> **Your goal**: Retype everything in the listing, leaving each line exactly as it is.

> **Given data**:
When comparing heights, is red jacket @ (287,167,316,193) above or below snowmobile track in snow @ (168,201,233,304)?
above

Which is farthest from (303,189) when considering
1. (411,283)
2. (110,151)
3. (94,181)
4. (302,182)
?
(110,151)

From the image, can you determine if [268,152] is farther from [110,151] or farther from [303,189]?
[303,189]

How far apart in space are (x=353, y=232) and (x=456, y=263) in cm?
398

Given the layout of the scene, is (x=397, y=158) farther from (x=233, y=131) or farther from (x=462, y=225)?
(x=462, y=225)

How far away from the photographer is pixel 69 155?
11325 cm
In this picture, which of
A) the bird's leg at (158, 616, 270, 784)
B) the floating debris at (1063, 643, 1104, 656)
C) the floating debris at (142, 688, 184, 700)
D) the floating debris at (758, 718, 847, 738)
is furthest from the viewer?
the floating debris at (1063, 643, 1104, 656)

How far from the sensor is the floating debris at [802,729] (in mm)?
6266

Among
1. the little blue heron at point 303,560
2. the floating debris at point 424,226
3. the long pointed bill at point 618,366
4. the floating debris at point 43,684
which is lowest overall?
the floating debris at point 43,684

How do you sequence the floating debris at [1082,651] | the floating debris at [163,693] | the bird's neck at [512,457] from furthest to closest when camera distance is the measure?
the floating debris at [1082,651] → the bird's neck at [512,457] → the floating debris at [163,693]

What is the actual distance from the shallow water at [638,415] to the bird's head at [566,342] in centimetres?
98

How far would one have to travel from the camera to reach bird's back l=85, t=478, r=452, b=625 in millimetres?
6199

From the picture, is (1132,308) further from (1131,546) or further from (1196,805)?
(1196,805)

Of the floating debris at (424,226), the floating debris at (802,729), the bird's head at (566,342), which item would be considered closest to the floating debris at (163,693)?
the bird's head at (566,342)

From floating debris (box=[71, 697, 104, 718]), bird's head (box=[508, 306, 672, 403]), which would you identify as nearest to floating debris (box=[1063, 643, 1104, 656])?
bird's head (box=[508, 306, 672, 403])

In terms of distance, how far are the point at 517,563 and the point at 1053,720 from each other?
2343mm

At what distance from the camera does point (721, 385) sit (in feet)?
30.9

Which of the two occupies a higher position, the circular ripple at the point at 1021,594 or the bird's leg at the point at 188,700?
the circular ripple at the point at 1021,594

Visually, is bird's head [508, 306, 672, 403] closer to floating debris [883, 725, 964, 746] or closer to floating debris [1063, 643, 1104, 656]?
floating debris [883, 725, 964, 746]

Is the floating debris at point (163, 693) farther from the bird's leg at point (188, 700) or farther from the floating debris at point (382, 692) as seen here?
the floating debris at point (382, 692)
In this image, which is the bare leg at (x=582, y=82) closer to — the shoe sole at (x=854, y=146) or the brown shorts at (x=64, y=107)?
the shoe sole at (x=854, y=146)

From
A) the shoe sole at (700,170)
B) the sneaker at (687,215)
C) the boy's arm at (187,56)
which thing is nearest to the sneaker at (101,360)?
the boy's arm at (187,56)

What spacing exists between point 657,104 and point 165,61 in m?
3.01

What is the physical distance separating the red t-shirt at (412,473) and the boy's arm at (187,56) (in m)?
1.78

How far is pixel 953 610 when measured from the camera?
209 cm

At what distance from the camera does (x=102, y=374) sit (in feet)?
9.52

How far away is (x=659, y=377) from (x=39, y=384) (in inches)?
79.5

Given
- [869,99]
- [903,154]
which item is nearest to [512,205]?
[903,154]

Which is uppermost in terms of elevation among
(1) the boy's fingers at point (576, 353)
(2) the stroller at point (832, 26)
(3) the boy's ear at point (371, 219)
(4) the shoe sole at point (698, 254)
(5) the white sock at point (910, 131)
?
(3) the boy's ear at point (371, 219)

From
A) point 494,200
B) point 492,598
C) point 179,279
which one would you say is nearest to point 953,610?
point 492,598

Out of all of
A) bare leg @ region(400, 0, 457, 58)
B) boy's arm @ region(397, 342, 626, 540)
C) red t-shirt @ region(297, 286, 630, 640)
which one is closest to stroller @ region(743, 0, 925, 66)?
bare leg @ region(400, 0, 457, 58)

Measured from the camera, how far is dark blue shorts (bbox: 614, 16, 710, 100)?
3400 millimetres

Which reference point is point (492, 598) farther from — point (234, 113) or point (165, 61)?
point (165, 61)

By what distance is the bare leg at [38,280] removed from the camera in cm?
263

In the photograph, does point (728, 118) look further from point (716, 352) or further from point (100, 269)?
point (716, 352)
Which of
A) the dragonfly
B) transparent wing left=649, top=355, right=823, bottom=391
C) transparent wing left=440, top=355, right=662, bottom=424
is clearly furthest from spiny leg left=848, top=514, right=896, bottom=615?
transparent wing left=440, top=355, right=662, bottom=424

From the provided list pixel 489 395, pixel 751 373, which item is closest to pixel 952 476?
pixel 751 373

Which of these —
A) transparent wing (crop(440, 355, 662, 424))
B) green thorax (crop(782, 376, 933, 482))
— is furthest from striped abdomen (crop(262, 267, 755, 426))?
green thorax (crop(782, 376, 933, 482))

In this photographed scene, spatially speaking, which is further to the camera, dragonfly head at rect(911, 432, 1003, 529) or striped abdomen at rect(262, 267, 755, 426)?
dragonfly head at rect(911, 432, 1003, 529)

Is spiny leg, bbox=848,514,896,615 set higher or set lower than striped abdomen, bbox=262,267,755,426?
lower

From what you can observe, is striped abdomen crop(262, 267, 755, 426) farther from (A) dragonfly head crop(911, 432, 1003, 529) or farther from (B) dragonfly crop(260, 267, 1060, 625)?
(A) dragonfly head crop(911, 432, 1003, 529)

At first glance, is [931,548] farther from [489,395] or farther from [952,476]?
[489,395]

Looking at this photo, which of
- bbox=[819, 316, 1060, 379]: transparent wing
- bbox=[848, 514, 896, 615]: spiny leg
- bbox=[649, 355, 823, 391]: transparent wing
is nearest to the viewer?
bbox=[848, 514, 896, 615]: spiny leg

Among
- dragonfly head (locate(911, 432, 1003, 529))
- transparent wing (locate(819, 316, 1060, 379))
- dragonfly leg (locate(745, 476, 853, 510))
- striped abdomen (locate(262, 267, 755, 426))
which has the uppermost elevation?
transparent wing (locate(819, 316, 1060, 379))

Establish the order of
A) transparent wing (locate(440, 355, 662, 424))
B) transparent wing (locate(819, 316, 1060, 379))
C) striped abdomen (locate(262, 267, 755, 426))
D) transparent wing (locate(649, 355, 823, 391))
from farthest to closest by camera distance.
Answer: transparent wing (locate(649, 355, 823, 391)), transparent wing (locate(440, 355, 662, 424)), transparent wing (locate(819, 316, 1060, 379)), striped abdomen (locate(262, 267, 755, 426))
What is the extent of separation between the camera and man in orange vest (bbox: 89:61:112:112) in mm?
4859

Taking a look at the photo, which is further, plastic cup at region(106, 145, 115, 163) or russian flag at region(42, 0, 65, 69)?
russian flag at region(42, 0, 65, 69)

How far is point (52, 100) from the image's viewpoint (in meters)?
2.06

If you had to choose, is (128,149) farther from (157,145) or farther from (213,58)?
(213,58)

> **Response to this task**:
When comparing heights, is red jacket @ (287,167,316,193) above or below snowmobile track in snow @ (168,201,233,304)?
above

Which is farthest from (303,189) when considering
1. (411,283)
2. (110,151)
3. (94,181)
4. (302,182)
?
(110,151)

From the image, can you determine if [268,152] is farther from [110,151] or farther from [303,189]?
[303,189]

How far apart in space are (x=353, y=232) and (x=456, y=263) in cm?
398

Given the layout of the scene, is (x=397, y=158) farther from (x=233, y=131) or farther from (x=462, y=225)?
(x=462, y=225)

How far away from the photographer is pixel 69 155?
11325 cm
In this picture, which of
A) the bird's leg at (158, 616, 270, 784)
B) the floating debris at (1063, 643, 1104, 656)
C) the floating debris at (142, 688, 184, 700)
D) the floating debris at (758, 718, 847, 738)
is furthest from the viewer?
the floating debris at (1063, 643, 1104, 656)

How far from the sensor is the floating debris at [802,729] (in mm)?
6266

Among
1. the little blue heron at point 303,560
2. the floating debris at point 424,226
3. the long pointed bill at point 618,366
4. the floating debris at point 43,684
which is lowest overall?
the floating debris at point 43,684

How do you sequence the floating debris at [1082,651] | the floating debris at [163,693] | the bird's neck at [512,457] from furthest to closest when camera distance is the measure?
the floating debris at [1082,651] → the bird's neck at [512,457] → the floating debris at [163,693]

What is the actual distance from the shallow water at [638,415] to the bird's head at [566,342] in centimetres?
98

How far would one have to travel from the camera to reach bird's back l=85, t=478, r=452, b=625 in millimetres?
6199

From the picture, is (1132,308) further from (1131,546) or further from (1196,805)?
(1196,805)

Of the floating debris at (424,226), the floating debris at (802,729), the bird's head at (566,342), which item would be considered closest to the floating debris at (163,693)?
the bird's head at (566,342)

From floating debris (box=[71, 697, 104, 718]), bird's head (box=[508, 306, 672, 403]), which would you identify as nearest to floating debris (box=[1063, 643, 1104, 656])?
bird's head (box=[508, 306, 672, 403])

In terms of distance, how far are the point at 517,563 and the point at 1053,720 from each other?
2343mm

At what distance from the camera does point (721, 385) sit (in feet)?
30.9

Which of the two occupies a higher position, the circular ripple at the point at 1021,594 or the bird's leg at the point at 188,700?
the circular ripple at the point at 1021,594

Visually, is bird's head [508, 306, 672, 403] closer to floating debris [883, 725, 964, 746] or closer to floating debris [1063, 643, 1104, 656]?
floating debris [883, 725, 964, 746]

Is the floating debris at point (163, 693) farther from the bird's leg at point (188, 700) or farther from the floating debris at point (382, 692) as seen here?
the floating debris at point (382, 692)
In this image, which is the bare leg at (x=582, y=82) closer to — the shoe sole at (x=854, y=146) or the brown shorts at (x=64, y=107)?
the shoe sole at (x=854, y=146)

From
A) the shoe sole at (700,170)
B) the sneaker at (687,215)
C) the boy's arm at (187,56)
which thing is nearest to the sneaker at (101,360)?
the boy's arm at (187,56)

What spacing exists between point 657,104 and point 165,61 in m?
3.01

What is the physical distance separating the red t-shirt at (412,473) and the boy's arm at (187,56) (in m)?
1.78

How far is pixel 953 610 when measured from the camera?
209 cm

At what distance from the camera does (x=102, y=374) sit (in feet)?
9.52

How far away is (x=659, y=377) from (x=39, y=384) (in inches)?
79.5

Given
- [869,99]
- [903,154]
which item is nearest to [512,205]?
[903,154]

Which is uppermost in terms of elevation among
(1) the boy's fingers at point (576, 353)
(2) the stroller at point (832, 26)
(3) the boy's ear at point (371, 219)
(4) the shoe sole at point (698, 254)
(5) the white sock at point (910, 131)
?
(3) the boy's ear at point (371, 219)

From
A) point 494,200
B) point 492,598
C) point 179,279
which one would you say is nearest to point 953,610?
point 492,598

Out of all of
A) bare leg @ region(400, 0, 457, 58)
B) boy's arm @ region(397, 342, 626, 540)
C) red t-shirt @ region(297, 286, 630, 640)
which one is closest to stroller @ region(743, 0, 925, 66)?
bare leg @ region(400, 0, 457, 58)

Measured from the camera, how far is dark blue shorts (bbox: 614, 16, 710, 100)?
3400 millimetres

Which reference point is point (492, 598) farther from — point (234, 113) or point (165, 61)?
point (165, 61)

By what distance is the bare leg at [38,280] removed from the camera in cm?
263

In the photograph, does point (728, 118) look further from point (716, 352) or further from point (100, 269)?
point (716, 352)
Which of
A) the dragonfly
B) transparent wing left=649, top=355, right=823, bottom=391
C) transparent wing left=440, top=355, right=662, bottom=424
is clearly furthest from spiny leg left=848, top=514, right=896, bottom=615?
transparent wing left=440, top=355, right=662, bottom=424

From the provided list pixel 489 395, pixel 751 373, which item is closest to pixel 952 476?
pixel 751 373

Which of these —
A) transparent wing (crop(440, 355, 662, 424))
B) green thorax (crop(782, 376, 933, 482))
— is furthest from striped abdomen (crop(262, 267, 755, 426))?
green thorax (crop(782, 376, 933, 482))

In this photographed scene, spatially speaking, which is further to the camera, dragonfly head at rect(911, 432, 1003, 529) or striped abdomen at rect(262, 267, 755, 426)?
dragonfly head at rect(911, 432, 1003, 529)

Is spiny leg, bbox=848,514,896,615 set higher or set lower than striped abdomen, bbox=262,267,755,426?
lower

From what you can observe, is striped abdomen crop(262, 267, 755, 426) farther from (A) dragonfly head crop(911, 432, 1003, 529) or farther from (B) dragonfly crop(260, 267, 1060, 625)?
(A) dragonfly head crop(911, 432, 1003, 529)

At first glance, is [931,548] farther from [489,395] or farther from [952,476]?
[489,395]

Looking at this photo, which of
- bbox=[819, 316, 1060, 379]: transparent wing
- bbox=[848, 514, 896, 615]: spiny leg
- bbox=[649, 355, 823, 391]: transparent wing
is nearest to the viewer?
bbox=[848, 514, 896, 615]: spiny leg

Among
- dragonfly head (locate(911, 432, 1003, 529))
- transparent wing (locate(819, 316, 1060, 379))
- dragonfly leg (locate(745, 476, 853, 510))
- striped abdomen (locate(262, 267, 755, 426))
which has the uppermost elevation?
transparent wing (locate(819, 316, 1060, 379))

Establish the order of
A) transparent wing (locate(440, 355, 662, 424))
B) transparent wing (locate(819, 316, 1060, 379))
C) striped abdomen (locate(262, 267, 755, 426))
D) transparent wing (locate(649, 355, 823, 391))
from farthest to closest by camera distance.
Answer: transparent wing (locate(649, 355, 823, 391)), transparent wing (locate(440, 355, 662, 424)), transparent wing (locate(819, 316, 1060, 379)), striped abdomen (locate(262, 267, 755, 426))
What is the extent of separation between the camera and man in orange vest (bbox: 89:61:112:112) in mm?
4859

Taking a look at the photo, which is further, plastic cup at region(106, 145, 115, 163) or russian flag at region(42, 0, 65, 69)?
russian flag at region(42, 0, 65, 69)

How far is point (52, 100) from the image's viewpoint (in meters)?
2.06

If you had to choose, is (128,149) farther from (157,145) or farther from (213,58)?
(213,58)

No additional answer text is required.